Add to this the declaration of the Sixth Article, that "this Constitution and.

the laws made in pursuance thereof, shall be the supreme law of the land," and that "all executive and judicial officers, both of the United States and of the several States, shall be bound by oath or affirmation to support this Constitution; but no religious test shall ever be required as a qualification for any office;" and what have we? A Constitution ordained by the people without any acknowledgment of the authority of the Almighty; and then, lest some one should plead that still it is to be understood that God is over all, it is added: No religious test shall ever be required; not sectarian, denominational, or ecclesiastical test, but religious test. What does this mean? What is the meaning of religion? Webster's first definition is, "The recognition of God as an object of worship, love and obedience." Let us apply this. No recognition of God as an object of obedience shall be required as a qualification for office, but only an oath to support this Constitution-the expressed will of the people. Add to all this, the fact that the name of God and all reference to His judgment is left out of the oath provided in the Constitution for the President, and administered to all officers, State and national, and we have in the Constitution a complete illustration of the theory of "No God in Government." As I have already stated, this is not openly expressed, but covertly disguised under the flattering idea that all power is in the hands of the people.

Now, the question recurs, granting that this is so: What importance attaches to it? What harm can come from it? To this, I reply:

First.-It places the nation in the attitude of professing a principle that is at variance with the truth, and with the sentiment of the nation. Is that a desirable position in which to stand before the world, proclaiming a falsehood which we know and believe to be such?

Mr. President, this nation believes there is a God, and that He is the Supreme Ruler of nations. The nation has proclaimed this in her Declaration of Independence, Articles of Confederation, and in her State Constitutions, and in a thousand other ways; and yet in our Constitution we turn our back upon our history, and by our criminal silence give the lie to all our other professions. Is not this a humiliating attitude for a great Christian nation to occupy? Shall we occupy this position because an infinitesimal minority of the people demand it? Shall the Constitution of the nation express the truth believed by the great Christian majority of the nation, or shall it endorse a falsehood proposed by a handful of infidels in it?

(MATERIAL):
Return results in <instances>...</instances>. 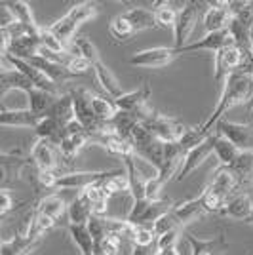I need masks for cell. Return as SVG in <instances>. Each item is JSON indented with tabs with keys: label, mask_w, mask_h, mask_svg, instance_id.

(THINGS TO DO):
**1.** Echo the passage on the Constitution between "Mr. President, this" and "infidels in it?", inclusive.
**2.** In the passage on the Constitution, what is Webster's first definition of religion?
**3.** According to the passage on the Constitution, in which documents has the nation proclaimed that there is a God who is the Supreme Ruler of nations? Name all of them.

(TASK-BY-TASK OUTPUTS):
**1.**
Mr. President, this nation believes there is a God, and that He is the Supreme Ruler of nations. The nation has proclaimed this in her Declaration of Independence, Articles of Confederation, and in her State Constitutions, and in a thousand other ways; and yet in our Constitution we turn our back upon our history, and by our criminal silence give the lie to all our other professions. Is not this a humiliating attitude for a great Christian nation to occupy? Shall we occupy this position because an infinitesimal minority of the people demand it? Shall the Constitution of the nation express the truth believed by the great Christian majority of the nation, or shall it endorse a falsehood proposed by a handful of infidels in it?

**2.** "The recognition of God as an object of worship, love and obedience."

**3.**
- Declaration of Independence
- Articles of Confederation
- State Constitutions